• Task instructions
**a.** In the passage on San Sebastián del Oeste, recast the paragraph beginning "San Sebastián was founded as a mining town" as a short bulleted list that keeps its main facts.
**b.** Carry on the passage about San Sebastián del Oeste, starting after its final sentence.

• Passage shown
● ● ● ● ● ● ●
San Sebastián del Oeste () is a town and municipality, located on the western part of Jalisco state, Mexico, between 20°39’45’’ - 21°02’30’’ N and 104°35’00’’ - 104°51’00’’ W, at a height of 1,480 metres (4,856 ft).

Geography
The municipality of San Sebastián del Oeste borders the state of Nayarit to the north; to the south, the municipality of Mascota; to the east, the municipalities of Guachinango and Mascota; and to the west, Puerto Vallarta.

The city and municipality are served by an airfield.

History
San Sebastián was founded as a mining town in 1605, during the early Spanish colonial Viceroyalty of New Spain period. Gold, silver and lead were mined in the area. More than 25 mines and a number of foundries were established by 1785.

The town was formally established as a city in 1812.

Population
At the start of the 21st century, San Sebastián city has a population of less than 1,000 people.

It reached a peak population of around 20,000 people by 1900. The prosperity of the city declined after the revolution of 1910.

Features
San Sebastián del Oeste is a designated Pueblo Mágico, one of the towns maintaining their historical character and promoted by the federal government as tourism destinations. It also receives tourists visiting nearby Puerto Vallarta on the coast to the west. Recent road improvements reduced transit time from Puerto Vallarta to under 2 hours.
The Church of Saint Sebastian, whose original construction was in 1608, was designed in the Colonial Spanish Baroque style. It has notable architectural details, including Corinthian columns and ceiling vault frescos.
● ● ● ● ● ● ●
• Information provided

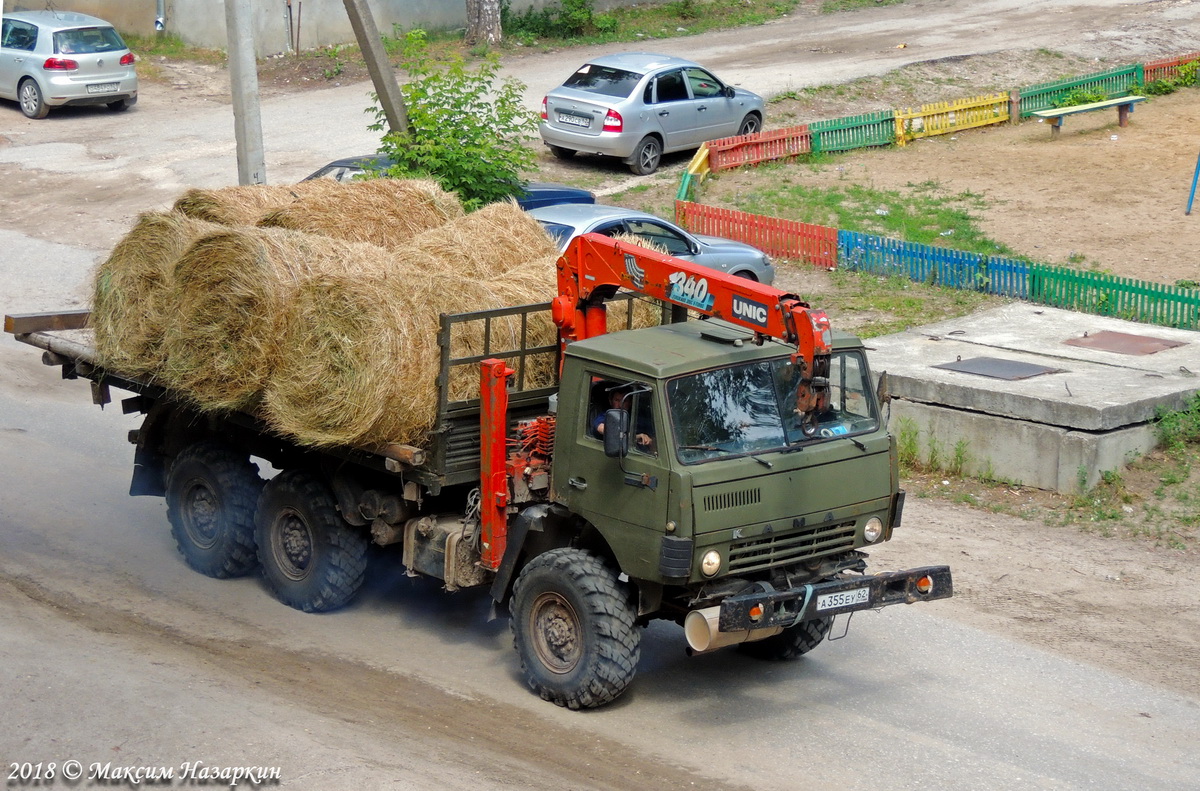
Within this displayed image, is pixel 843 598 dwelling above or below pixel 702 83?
below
● ● ● ● ● ● ●
• Responses to the tasks
**a.**
- Founded as a mining town in 1605, early in the Spanish colonial Viceroyalty of New Spain period
- Gold, silver and lead were mined in the area
- By 1785, more than 25 mines and a number of foundries had been established

**b.**
Many structures in the city and municipality were built of cut stone and/or adobe in the 19th and earlier centuries, and remain unchanged. Some old haciendas in the municipality have been purchased and restored in recent decades.
The city is on the Tentative List

Fiestas
The town is known for its fiestas for religious holidays:
 January 20 — a fiesta in honor of Saint Sebastian.
 August 15 — a fiesta dedicated to the Virgin of the Asunción.
 October 7 — a fiesta for the Virgin of the Rosary.
 December 12 —  the Virgin of Guadalupe is venerated at the small town of Los Reyes, near San Sebastian del Oeste city in the municipality. The Fiesta of Guadalupe occurs throughout Mexico on this date.

Government 
Its form of government is democratic and depends on the state and federal government; elections are held every three years, when the municipal president and her/his council are elected.  The municipal president is Aurora Ponce Peña, from the Citizens' Movement party, who was elected in the elections on 6 June 2021.

Municipal presidents

Images

References

External links
 Encyclopedia of Mexican Municipalities (Spanish)
 Blog - San Sebastián del Oeste
—San Sebastián del Oeste: "Un Pueblos Mágicos" (Spanish).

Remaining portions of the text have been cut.